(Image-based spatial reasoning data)
----------------
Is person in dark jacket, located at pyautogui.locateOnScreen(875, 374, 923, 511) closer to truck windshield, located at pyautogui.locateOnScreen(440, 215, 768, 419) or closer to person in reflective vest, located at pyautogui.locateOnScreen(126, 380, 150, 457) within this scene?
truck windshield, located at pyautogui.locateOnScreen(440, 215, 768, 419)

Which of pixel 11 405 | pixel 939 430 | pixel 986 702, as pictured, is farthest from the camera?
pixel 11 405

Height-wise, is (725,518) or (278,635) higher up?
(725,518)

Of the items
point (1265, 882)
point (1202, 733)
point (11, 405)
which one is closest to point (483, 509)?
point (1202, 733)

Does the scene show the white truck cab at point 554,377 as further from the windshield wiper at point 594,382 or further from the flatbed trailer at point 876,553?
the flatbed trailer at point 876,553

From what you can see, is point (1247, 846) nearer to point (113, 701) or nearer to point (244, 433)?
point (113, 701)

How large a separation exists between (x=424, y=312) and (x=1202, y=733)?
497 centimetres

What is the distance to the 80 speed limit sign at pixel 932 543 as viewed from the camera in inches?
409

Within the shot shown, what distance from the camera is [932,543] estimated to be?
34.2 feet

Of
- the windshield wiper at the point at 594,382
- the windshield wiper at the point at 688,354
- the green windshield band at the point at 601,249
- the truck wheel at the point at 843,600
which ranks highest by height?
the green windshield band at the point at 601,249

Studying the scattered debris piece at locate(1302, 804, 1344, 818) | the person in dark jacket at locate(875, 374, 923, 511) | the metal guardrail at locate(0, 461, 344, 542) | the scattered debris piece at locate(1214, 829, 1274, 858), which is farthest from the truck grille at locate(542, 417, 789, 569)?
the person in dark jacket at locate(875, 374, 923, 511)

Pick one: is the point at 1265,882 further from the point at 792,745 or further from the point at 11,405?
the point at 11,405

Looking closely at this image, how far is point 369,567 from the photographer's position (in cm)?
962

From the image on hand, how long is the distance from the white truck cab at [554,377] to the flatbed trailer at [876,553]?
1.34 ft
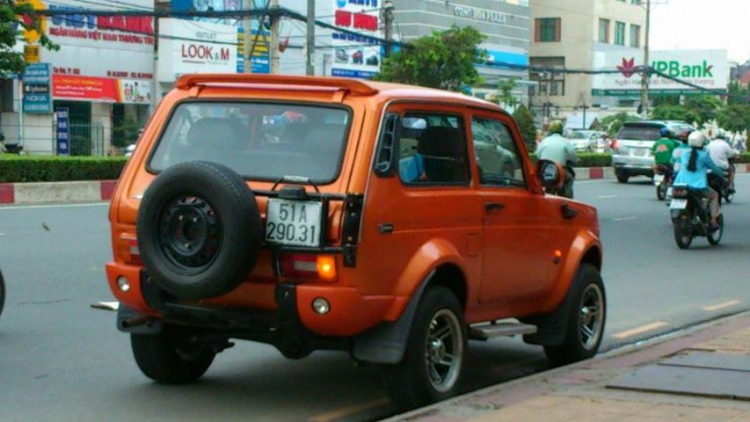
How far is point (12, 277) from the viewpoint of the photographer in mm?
12078

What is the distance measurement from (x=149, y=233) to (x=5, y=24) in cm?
2200

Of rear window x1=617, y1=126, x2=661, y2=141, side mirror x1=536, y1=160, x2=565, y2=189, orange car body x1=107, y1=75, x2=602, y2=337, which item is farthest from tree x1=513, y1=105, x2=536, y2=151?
orange car body x1=107, y1=75, x2=602, y2=337

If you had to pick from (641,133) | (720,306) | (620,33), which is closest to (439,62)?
(641,133)

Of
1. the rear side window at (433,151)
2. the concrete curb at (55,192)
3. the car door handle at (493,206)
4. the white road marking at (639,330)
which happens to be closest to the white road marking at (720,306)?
the white road marking at (639,330)

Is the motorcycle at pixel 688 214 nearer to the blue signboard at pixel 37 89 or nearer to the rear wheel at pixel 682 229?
the rear wheel at pixel 682 229

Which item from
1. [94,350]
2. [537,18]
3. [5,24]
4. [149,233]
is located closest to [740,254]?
[94,350]

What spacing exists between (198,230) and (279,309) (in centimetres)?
57

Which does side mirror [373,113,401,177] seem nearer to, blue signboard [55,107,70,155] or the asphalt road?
the asphalt road

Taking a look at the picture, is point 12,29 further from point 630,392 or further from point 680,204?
point 630,392

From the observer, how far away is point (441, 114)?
7215 mm

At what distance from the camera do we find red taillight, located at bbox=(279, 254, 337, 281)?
6.23 meters

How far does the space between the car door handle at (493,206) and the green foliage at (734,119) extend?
7246 cm

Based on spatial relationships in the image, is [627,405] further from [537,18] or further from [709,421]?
[537,18]

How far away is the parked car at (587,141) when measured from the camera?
5432cm
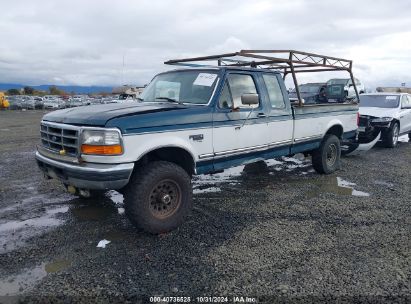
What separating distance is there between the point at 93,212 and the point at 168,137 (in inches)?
73.5

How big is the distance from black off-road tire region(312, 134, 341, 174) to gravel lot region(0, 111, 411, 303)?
0.75 metres

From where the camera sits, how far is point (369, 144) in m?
9.89

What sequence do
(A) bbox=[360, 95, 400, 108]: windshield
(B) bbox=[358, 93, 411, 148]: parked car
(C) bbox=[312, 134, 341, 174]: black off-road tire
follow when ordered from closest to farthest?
(C) bbox=[312, 134, 341, 174]: black off-road tire, (B) bbox=[358, 93, 411, 148]: parked car, (A) bbox=[360, 95, 400, 108]: windshield

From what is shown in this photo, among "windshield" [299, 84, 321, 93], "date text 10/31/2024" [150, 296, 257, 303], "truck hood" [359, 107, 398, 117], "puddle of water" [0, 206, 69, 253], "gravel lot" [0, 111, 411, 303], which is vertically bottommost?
"date text 10/31/2024" [150, 296, 257, 303]

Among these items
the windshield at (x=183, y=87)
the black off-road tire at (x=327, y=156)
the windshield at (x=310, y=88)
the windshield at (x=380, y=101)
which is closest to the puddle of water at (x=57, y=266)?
the windshield at (x=183, y=87)

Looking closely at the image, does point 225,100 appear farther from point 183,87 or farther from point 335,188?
point 335,188

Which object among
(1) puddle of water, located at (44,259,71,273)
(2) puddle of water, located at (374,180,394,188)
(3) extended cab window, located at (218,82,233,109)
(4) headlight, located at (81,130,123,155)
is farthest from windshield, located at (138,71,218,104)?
(2) puddle of water, located at (374,180,394,188)

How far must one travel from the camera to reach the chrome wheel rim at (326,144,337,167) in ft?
24.8

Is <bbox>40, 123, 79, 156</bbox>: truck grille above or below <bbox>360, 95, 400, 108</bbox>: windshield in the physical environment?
below

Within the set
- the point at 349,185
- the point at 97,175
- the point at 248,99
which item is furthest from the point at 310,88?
the point at 97,175

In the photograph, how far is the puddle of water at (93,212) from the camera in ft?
16.3

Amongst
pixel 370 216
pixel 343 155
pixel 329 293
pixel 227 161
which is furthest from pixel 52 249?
pixel 343 155

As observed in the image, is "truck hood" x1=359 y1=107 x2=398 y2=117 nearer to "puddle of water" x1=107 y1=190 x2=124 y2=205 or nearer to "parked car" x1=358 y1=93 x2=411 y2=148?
"parked car" x1=358 y1=93 x2=411 y2=148

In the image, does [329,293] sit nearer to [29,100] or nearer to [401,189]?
[401,189]
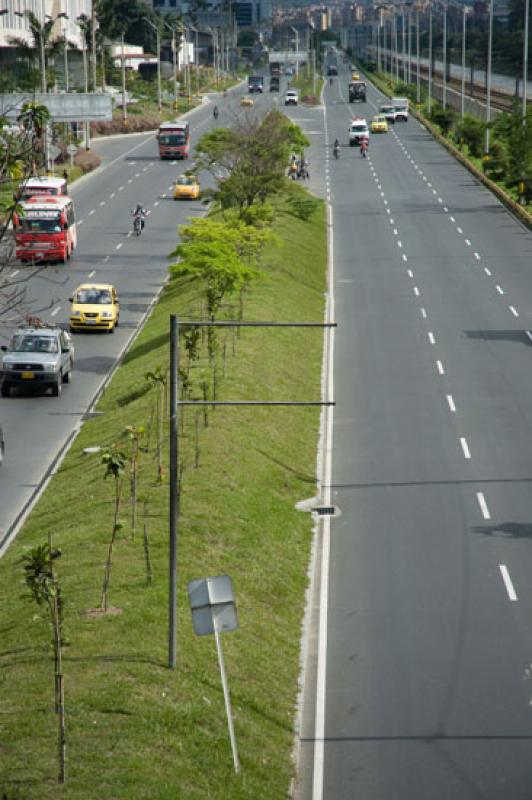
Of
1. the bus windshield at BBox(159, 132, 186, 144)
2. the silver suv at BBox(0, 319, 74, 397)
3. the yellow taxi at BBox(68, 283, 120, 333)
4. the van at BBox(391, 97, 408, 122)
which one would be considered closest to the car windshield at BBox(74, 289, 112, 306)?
the yellow taxi at BBox(68, 283, 120, 333)

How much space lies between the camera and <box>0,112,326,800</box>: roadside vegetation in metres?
19.6

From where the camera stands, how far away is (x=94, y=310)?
56594mm

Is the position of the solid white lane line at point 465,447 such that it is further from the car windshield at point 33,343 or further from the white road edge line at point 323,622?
the car windshield at point 33,343

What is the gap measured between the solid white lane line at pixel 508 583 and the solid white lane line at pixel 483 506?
3307 mm

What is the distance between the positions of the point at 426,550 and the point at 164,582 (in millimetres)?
6448

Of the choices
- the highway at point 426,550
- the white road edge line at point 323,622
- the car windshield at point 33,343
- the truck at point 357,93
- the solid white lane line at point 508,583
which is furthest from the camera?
the truck at point 357,93

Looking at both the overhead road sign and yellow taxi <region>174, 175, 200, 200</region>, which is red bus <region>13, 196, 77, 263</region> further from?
the overhead road sign

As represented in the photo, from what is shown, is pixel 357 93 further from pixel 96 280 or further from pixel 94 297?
pixel 94 297

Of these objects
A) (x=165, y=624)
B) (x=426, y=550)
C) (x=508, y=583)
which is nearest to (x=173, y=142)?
(x=426, y=550)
----------------
Repeat only the stretch of lines that begins at the line containing "Of the choices" and ends at the last line above, both included.

Of the choices
- the highway at point 426,550
- the white road edge line at point 323,622
- the car windshield at point 33,343
- the truck at point 357,93
- the solid white lane line at point 508,583
which is furthest from the camera?
the truck at point 357,93

Looking at both the overhead road sign and yellow taxi <region>174, 175, 200, 200</region>, which is red bus <region>13, 196, 77, 263</region> further from?
the overhead road sign

As represented in the photo, from what is shown, is pixel 357 93 further from pixel 96 280 or further from pixel 94 297?
pixel 94 297

Of these objects
A) (x=165, y=624)
B) (x=426, y=550)
C) (x=508, y=583)
which is nearest to (x=173, y=142)?
(x=426, y=550)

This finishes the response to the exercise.